The Treasury secretary said that he believed the economy would gradually strengthen over the next year or two, “but we’ve got a long way to go still.” Businesses “faced with the prospect of the economy falling off a cliff are still cautious” about hiring and investment, he said on “Meet the Press.”
Geithner, while stressing that he does not believe the country is headed for a double-dip recession, said that the new financial reform law would help avert a crisis in the future with better “shock absorbers.”
On NBC, Geithner said financial sector reforms were necessary to “make sure this system goes back to its core purpose. ... Our system at its best was the model for the world in doing that.”
“It also gives authority we did not have to put in place strong constraints on risk-taking on all the nation’s largest institutions,” he said on ABC. “That authority did not exist before, and it was central to what caused the near collapse of the financial system.”

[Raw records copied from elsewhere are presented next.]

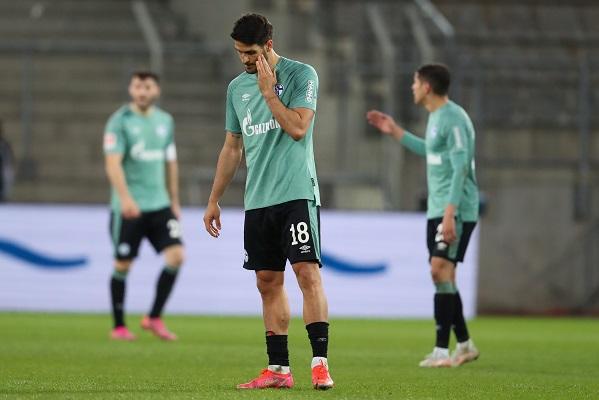 El Schalke 04 selló su descenso tras 30 años de estar en la primera categoría del fútbol alemán. Foto: Twitter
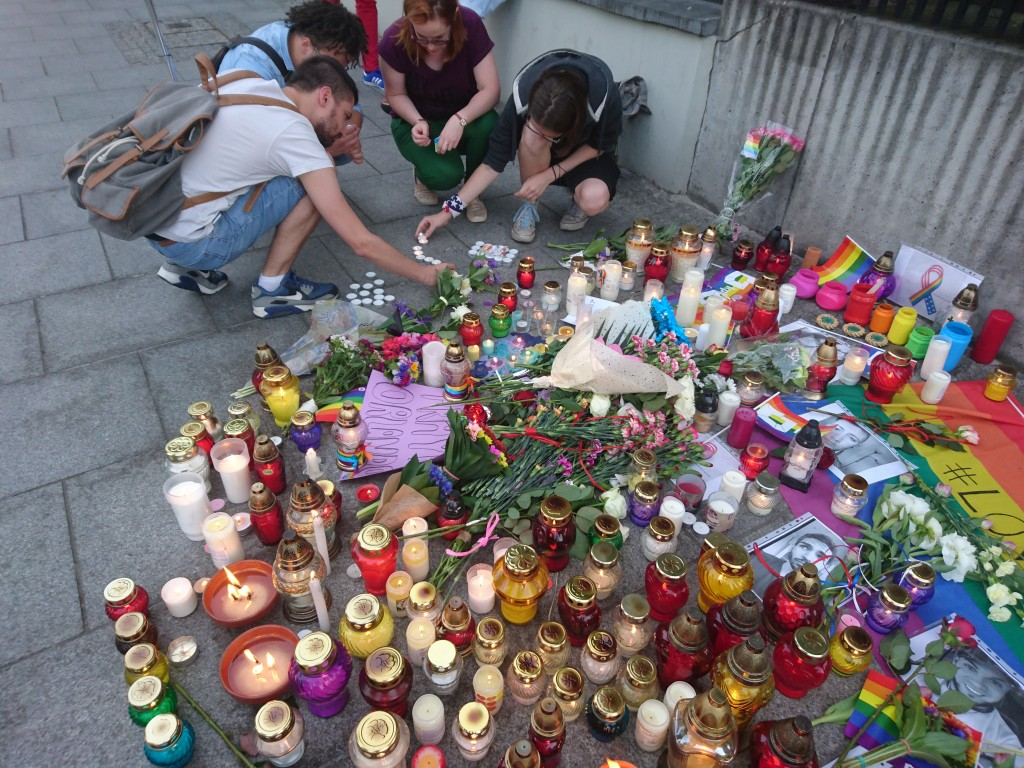 A makeshift memorial to victims of the Orlando shooting, in Warsaw Poland. Photo by MiłośćNieWyklucza, used under  Creative Commons Attribution-Share Alike 4.0 International license, taken from Wikipedia.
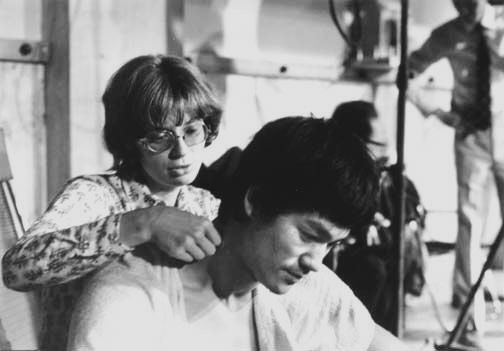 Linda and Bruce behind the scenes of The way of the dragon   Bruce lee. Bruce lee photos. Bruce lee family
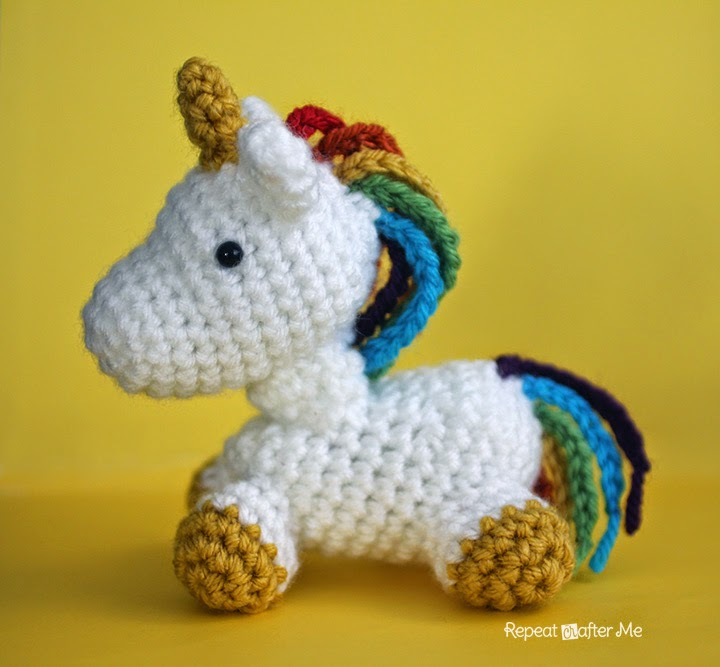 Crochet Unicorn Amigurumi ? Knitting Bee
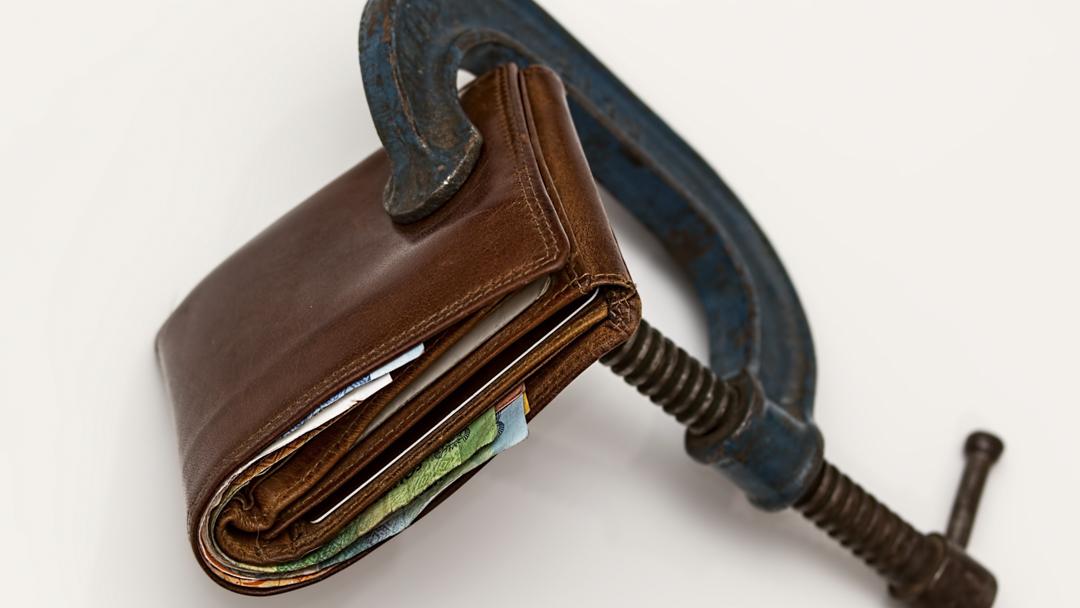 Een beurs met een klem erop. Een maand lang geen geld uitgeven. No spend month.
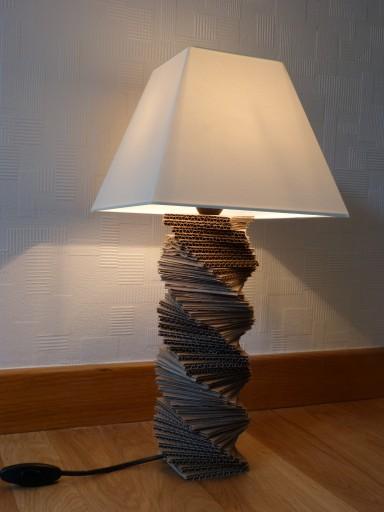 Pied de lampe en carton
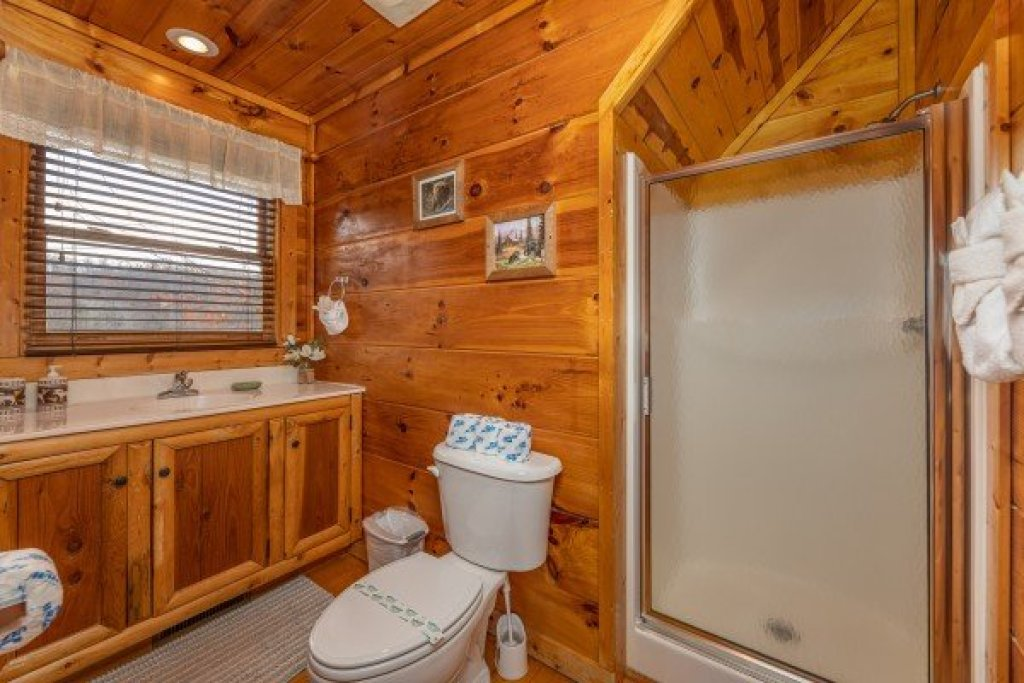 Photo of a Gatlinburg Cabin named Dragonfly - This is the fourteenth photo in the set.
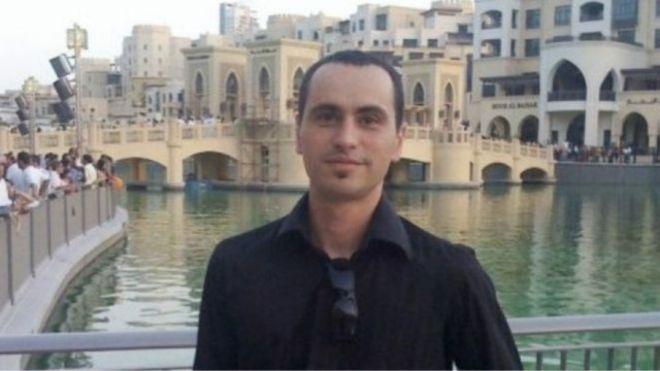 روج سكوت ريتشاردز لجمع تبرعات خيرية عبر صفحته على موقع فيسبوك وهو ما يحظره القانون الإماراتي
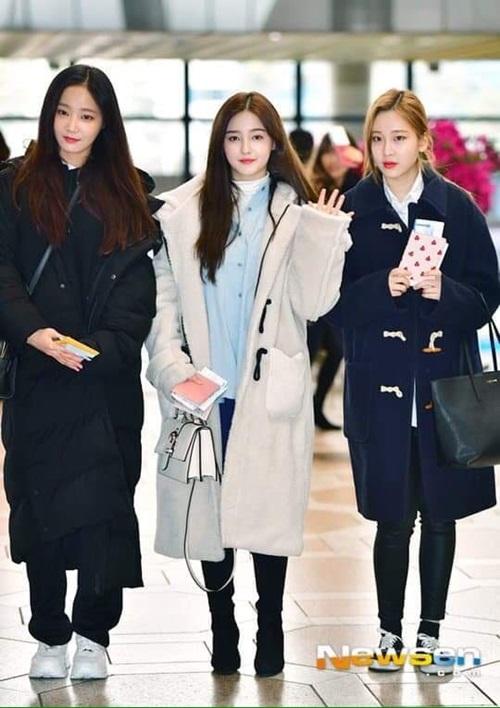 Áo phao, áo khoác bông và áo nút gỗ là những item khó lỗi mốt trong mùa lạnh.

“I don’t think there’s any reform bill, no law in any country that can prevent all financial crises,” Geithner said, but added that he thought such reforms in place before the recession “would have caused much less damage.”
Geithner vowed that the administration would press forward with policies to cut the “large and inherited deficits” — projected Friday by the Office of Management and Budget to hit $1.47 trillion with high unemployment.
Next up is reforming Freddie Mac and Fannie Mae while preserving some “carefully designed” guarantee for people to finance home even in times of recession, Geithner said, predicting that a set of reforms would receive broad bipartisan support.